La persecuzione dei cristiani in Medio Oriente deve essere considerata come un genocidio. È questo l'appello che lancerà l'European Center for Law and Justice al Consiglio per i diritti umani delle Nazioni Unite. Come spiega Il Foglio, sono più di 800 le firme raccolta dall'associazione di giuristi internazionali affinché l’Onu riconosca come genocidio la persecuzione dei cristiani in Iraq e in Siria.

Sebbene l’Isis sia indebolito e spaventato, il micidiale genocidio contro i cristiani ha lasciato una inimmaginabile crisi umanitaria” si legge nell’appello. “Ci sono due azioni che l’Onu deve assumere immediatamente. Dichiarare che le atrocità contro i cristiani costituiscono genocidio. E fornire l’assistenza e la sicurezza necessarie per consentire il recupero dalla distruzione causata dal genocidio e consentire il reinsediamento delle vittime”. E adesso, l'appello sarà letto nella terza sessione annuale del Consiglio per i diritti umani, che si terrà dal 10 al 28 settembre.

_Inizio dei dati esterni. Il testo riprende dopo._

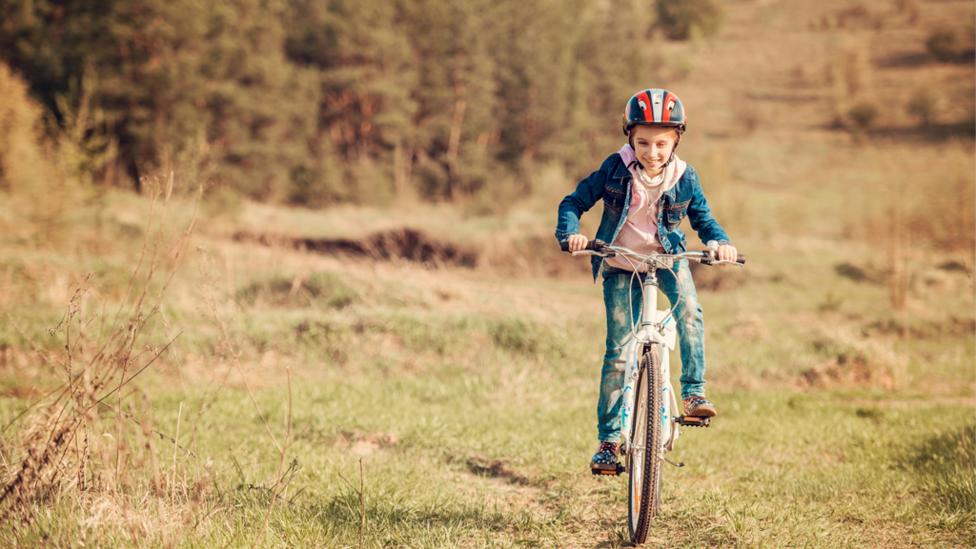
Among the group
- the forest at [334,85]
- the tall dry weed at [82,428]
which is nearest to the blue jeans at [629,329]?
the tall dry weed at [82,428]

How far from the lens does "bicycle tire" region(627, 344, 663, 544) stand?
4.16 m

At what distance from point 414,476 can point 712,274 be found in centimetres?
2021

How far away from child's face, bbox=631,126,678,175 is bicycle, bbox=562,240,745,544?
0.57 m

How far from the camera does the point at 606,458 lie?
4.75 m

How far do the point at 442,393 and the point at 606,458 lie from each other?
4.68 metres

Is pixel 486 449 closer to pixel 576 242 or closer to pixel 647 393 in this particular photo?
pixel 647 393

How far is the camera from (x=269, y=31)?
35219mm

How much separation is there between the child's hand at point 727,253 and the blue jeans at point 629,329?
1.01 feet

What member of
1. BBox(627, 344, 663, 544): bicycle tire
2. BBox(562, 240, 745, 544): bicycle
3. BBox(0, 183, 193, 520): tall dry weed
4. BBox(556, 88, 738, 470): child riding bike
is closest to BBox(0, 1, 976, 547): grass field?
BBox(0, 183, 193, 520): tall dry weed

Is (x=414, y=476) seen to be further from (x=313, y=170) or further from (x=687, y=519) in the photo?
(x=313, y=170)

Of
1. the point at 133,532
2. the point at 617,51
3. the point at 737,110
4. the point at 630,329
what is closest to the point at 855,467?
the point at 630,329

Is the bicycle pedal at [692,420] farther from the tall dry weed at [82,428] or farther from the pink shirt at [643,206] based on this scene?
the tall dry weed at [82,428]

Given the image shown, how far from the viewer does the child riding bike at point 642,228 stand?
15.0ft

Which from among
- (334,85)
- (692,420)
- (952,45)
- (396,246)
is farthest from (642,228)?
(952,45)
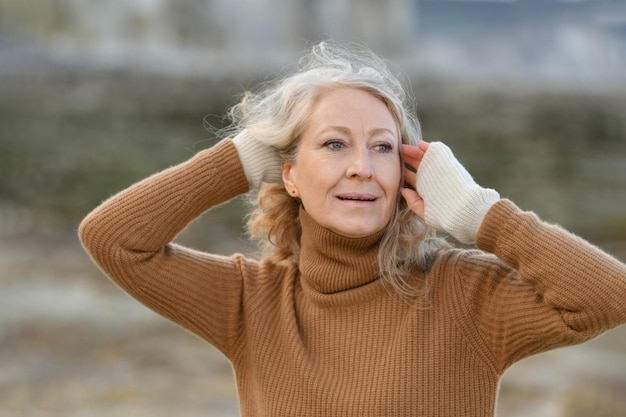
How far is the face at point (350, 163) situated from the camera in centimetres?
160

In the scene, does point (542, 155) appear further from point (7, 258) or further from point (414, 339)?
point (414, 339)

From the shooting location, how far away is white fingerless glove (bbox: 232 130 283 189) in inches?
69.9

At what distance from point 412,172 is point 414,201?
6cm

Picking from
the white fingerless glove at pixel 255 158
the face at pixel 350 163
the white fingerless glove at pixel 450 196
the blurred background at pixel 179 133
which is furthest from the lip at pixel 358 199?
the blurred background at pixel 179 133

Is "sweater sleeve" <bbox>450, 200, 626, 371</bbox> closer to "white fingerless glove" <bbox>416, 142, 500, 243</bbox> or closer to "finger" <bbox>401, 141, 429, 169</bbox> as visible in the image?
"white fingerless glove" <bbox>416, 142, 500, 243</bbox>

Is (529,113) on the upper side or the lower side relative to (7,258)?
upper

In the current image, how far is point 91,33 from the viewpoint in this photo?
8414mm

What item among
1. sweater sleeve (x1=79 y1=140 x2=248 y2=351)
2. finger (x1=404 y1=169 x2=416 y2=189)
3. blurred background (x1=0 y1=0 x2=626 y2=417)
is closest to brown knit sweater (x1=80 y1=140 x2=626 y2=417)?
sweater sleeve (x1=79 y1=140 x2=248 y2=351)

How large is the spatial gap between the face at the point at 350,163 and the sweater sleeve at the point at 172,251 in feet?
0.64

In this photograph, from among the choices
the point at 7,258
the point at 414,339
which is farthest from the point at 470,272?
the point at 7,258

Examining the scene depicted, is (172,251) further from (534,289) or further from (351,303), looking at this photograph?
(534,289)

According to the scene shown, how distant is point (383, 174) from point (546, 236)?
307mm

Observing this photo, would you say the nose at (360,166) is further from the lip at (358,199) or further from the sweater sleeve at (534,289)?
the sweater sleeve at (534,289)

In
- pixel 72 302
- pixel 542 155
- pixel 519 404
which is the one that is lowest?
pixel 519 404
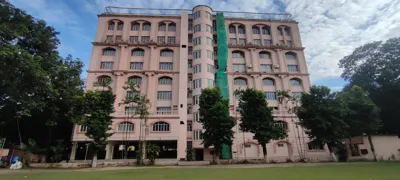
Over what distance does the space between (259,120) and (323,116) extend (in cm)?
800

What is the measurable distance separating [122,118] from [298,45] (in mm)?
32479

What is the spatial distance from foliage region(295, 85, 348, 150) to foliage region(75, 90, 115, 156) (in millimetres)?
22269

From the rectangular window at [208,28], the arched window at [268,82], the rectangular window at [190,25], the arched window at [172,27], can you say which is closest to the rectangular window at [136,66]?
the arched window at [172,27]

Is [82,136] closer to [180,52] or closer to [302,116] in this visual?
[180,52]

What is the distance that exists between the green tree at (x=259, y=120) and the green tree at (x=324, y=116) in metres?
4.00

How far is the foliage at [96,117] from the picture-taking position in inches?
872

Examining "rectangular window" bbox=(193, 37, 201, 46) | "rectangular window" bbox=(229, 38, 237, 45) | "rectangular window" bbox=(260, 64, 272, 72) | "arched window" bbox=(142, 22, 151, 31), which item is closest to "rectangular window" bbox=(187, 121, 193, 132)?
"rectangular window" bbox=(193, 37, 201, 46)

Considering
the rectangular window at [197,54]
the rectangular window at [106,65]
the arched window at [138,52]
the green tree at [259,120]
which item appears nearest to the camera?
the green tree at [259,120]

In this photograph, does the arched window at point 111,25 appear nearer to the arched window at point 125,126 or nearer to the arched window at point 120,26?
the arched window at point 120,26

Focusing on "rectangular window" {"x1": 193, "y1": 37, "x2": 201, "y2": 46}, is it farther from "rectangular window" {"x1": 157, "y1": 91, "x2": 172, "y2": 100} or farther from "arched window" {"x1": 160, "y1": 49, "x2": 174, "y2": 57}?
"rectangular window" {"x1": 157, "y1": 91, "x2": 172, "y2": 100}

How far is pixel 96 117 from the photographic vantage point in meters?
22.7

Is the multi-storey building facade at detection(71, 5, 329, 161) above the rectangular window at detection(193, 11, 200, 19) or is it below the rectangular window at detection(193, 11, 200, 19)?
below

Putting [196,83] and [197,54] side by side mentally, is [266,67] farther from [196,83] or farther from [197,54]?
[196,83]

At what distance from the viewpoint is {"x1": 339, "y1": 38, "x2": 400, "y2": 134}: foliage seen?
29.4 metres
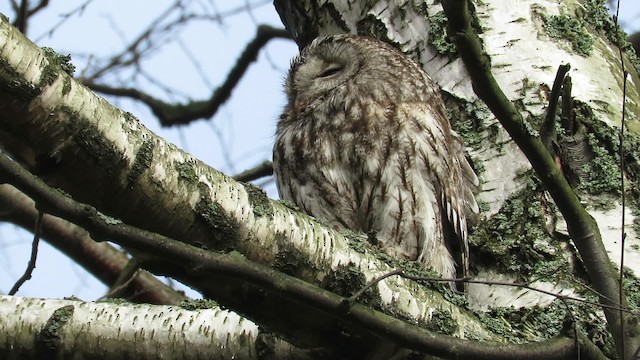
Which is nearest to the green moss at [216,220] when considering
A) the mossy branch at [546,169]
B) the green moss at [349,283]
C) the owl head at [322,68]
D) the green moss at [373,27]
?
the green moss at [349,283]

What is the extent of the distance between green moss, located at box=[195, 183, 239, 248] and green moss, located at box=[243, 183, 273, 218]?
0.11 metres

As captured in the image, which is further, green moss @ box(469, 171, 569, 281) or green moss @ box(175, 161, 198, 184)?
green moss @ box(469, 171, 569, 281)

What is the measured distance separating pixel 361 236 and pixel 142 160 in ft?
3.42

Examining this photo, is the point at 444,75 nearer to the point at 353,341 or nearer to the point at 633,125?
the point at 633,125

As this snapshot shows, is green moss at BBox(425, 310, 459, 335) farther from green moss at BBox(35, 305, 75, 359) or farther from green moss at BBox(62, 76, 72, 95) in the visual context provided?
green moss at BBox(62, 76, 72, 95)

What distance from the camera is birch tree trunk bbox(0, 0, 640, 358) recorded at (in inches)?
63.8

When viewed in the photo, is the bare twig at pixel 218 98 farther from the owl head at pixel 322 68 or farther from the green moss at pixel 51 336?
the green moss at pixel 51 336

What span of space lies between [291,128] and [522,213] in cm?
108

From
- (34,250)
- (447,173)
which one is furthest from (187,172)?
(447,173)

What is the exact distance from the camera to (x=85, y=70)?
5.54m

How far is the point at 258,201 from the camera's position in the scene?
206cm

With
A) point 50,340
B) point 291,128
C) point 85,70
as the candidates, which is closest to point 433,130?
point 291,128

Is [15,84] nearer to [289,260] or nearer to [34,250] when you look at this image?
[34,250]

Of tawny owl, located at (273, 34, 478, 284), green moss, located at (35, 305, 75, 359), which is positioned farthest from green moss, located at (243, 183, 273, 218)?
tawny owl, located at (273, 34, 478, 284)
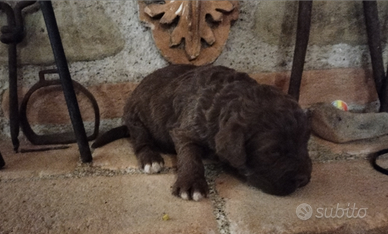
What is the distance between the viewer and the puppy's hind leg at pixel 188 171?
1.02 meters

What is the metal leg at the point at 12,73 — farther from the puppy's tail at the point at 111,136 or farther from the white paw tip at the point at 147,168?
the white paw tip at the point at 147,168

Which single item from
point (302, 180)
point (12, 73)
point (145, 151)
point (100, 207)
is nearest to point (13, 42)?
point (12, 73)

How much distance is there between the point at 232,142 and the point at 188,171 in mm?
165

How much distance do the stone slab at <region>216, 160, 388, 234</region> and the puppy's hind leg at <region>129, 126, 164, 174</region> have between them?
214 mm

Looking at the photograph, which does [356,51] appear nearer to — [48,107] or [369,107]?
[369,107]

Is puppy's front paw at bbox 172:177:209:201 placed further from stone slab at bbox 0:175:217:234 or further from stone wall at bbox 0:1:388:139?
stone wall at bbox 0:1:388:139

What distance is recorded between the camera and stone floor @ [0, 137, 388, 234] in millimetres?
894

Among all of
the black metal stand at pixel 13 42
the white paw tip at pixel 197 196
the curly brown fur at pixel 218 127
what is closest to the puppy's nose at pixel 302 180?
the curly brown fur at pixel 218 127

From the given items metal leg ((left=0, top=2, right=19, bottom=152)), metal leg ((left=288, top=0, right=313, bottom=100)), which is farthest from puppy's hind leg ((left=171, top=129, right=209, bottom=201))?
metal leg ((left=0, top=2, right=19, bottom=152))

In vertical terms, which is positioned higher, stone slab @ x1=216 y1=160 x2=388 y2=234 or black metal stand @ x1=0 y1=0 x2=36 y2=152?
black metal stand @ x1=0 y1=0 x2=36 y2=152

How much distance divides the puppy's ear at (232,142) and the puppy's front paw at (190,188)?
0.34 ft

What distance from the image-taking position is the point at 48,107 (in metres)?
1.44

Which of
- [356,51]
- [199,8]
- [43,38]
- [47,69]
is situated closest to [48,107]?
[47,69]

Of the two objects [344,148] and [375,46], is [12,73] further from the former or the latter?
[375,46]
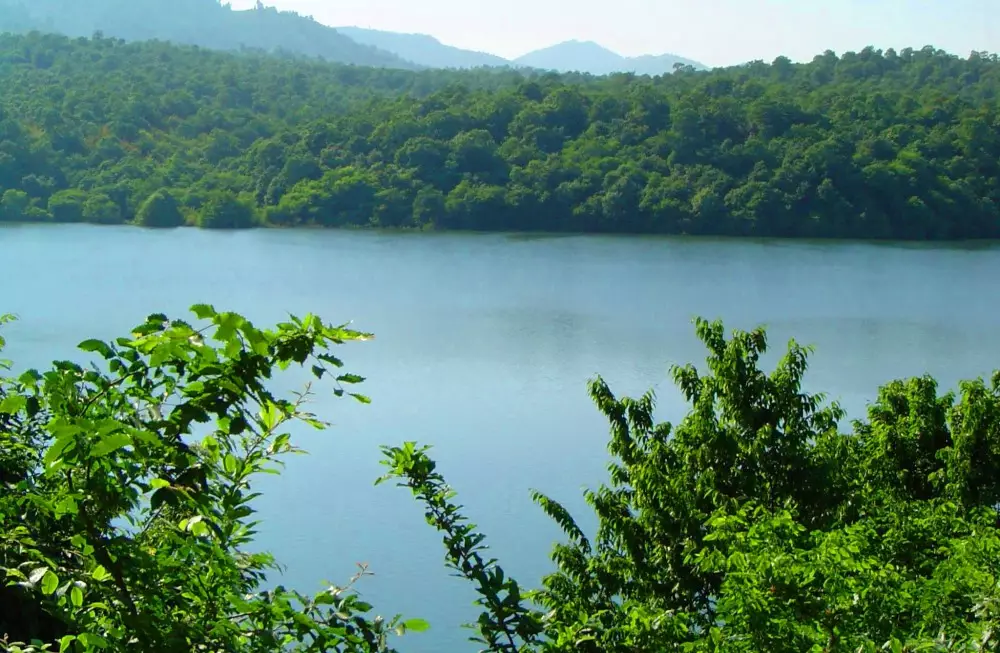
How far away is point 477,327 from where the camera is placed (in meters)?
21.2

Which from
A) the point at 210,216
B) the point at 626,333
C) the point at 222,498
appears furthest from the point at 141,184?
the point at 222,498

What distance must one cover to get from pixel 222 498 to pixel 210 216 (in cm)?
3847

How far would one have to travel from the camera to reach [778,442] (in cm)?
636

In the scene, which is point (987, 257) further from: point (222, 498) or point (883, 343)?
point (222, 498)

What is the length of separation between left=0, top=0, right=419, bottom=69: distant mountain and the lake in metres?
79.2

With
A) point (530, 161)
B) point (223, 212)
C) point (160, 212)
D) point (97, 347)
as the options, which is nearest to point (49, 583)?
point (97, 347)

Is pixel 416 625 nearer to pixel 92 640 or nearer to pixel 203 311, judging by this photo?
pixel 92 640

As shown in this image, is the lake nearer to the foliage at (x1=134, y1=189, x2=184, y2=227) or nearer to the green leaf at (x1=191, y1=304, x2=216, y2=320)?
the foliage at (x1=134, y1=189, x2=184, y2=227)

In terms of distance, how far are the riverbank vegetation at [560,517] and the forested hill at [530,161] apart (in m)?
31.8

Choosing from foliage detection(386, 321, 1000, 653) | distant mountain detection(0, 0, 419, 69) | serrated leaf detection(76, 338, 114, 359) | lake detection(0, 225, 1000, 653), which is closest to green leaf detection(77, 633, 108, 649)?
serrated leaf detection(76, 338, 114, 359)

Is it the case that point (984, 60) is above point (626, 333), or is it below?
above

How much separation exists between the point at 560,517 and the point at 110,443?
4.91 m

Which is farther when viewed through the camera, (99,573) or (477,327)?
(477,327)

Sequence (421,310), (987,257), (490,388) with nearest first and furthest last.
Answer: (490,388), (421,310), (987,257)
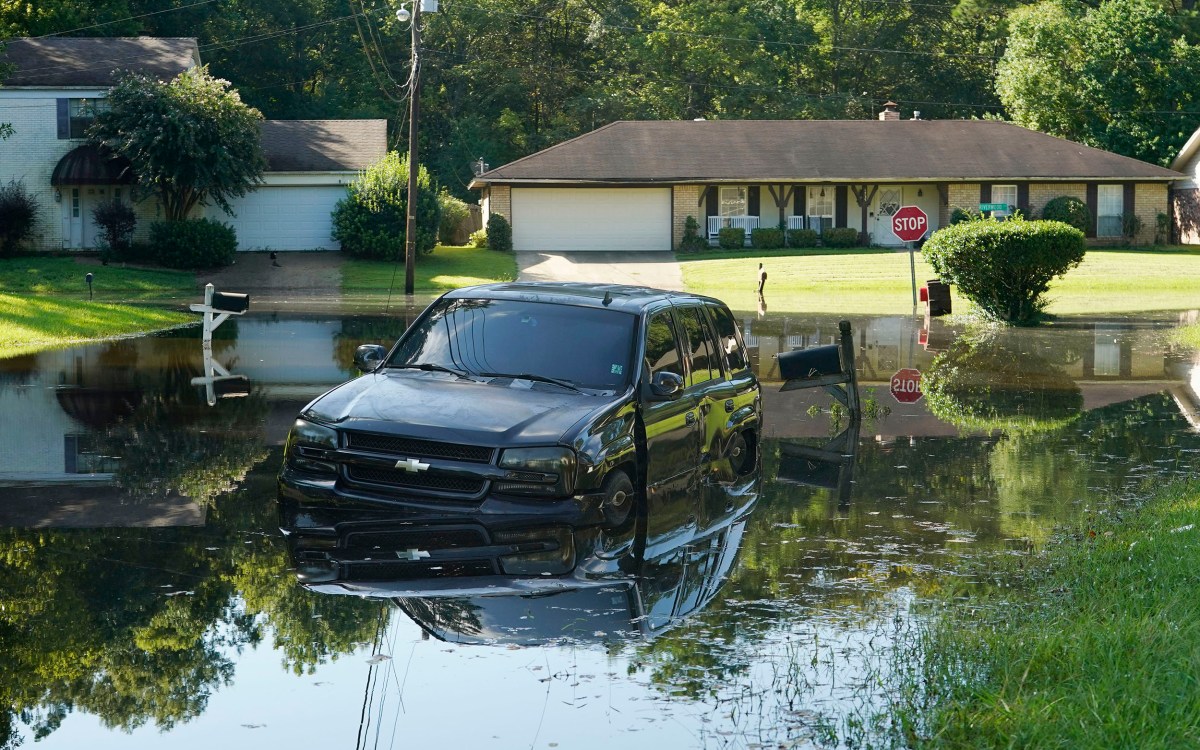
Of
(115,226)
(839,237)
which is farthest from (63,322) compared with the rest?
(839,237)

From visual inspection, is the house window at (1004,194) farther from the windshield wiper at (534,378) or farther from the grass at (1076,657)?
the grass at (1076,657)

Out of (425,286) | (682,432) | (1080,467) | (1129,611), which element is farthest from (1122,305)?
(1129,611)

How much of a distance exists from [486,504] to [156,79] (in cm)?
4063

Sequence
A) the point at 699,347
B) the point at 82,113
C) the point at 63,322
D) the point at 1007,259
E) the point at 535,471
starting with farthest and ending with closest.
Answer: the point at 82,113 < the point at 1007,259 < the point at 63,322 < the point at 699,347 < the point at 535,471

La realtà vissuta in questi anni di guerra da parte dei cristiani mediorientali è sotto gli occhi di tutti. Sono già molte le organizzazioni internazionali e istituzioni pubbliche che hanno riconosciuto la tragedia umanitaria come un vero e proprio genocidio. E non potrebbe essere altrimenti, se si guardano i dati di Aiuto alla Chiesa che Soffre, che h confermato che il numero dei cristiani in Medio Oriente è sceso, in generale, a un terzo. Anche Papa Francesco, nei giorni scorsi, ha ricordato il pericolo che il cristianesimo scompaia proprio dalle terre da dove è nato.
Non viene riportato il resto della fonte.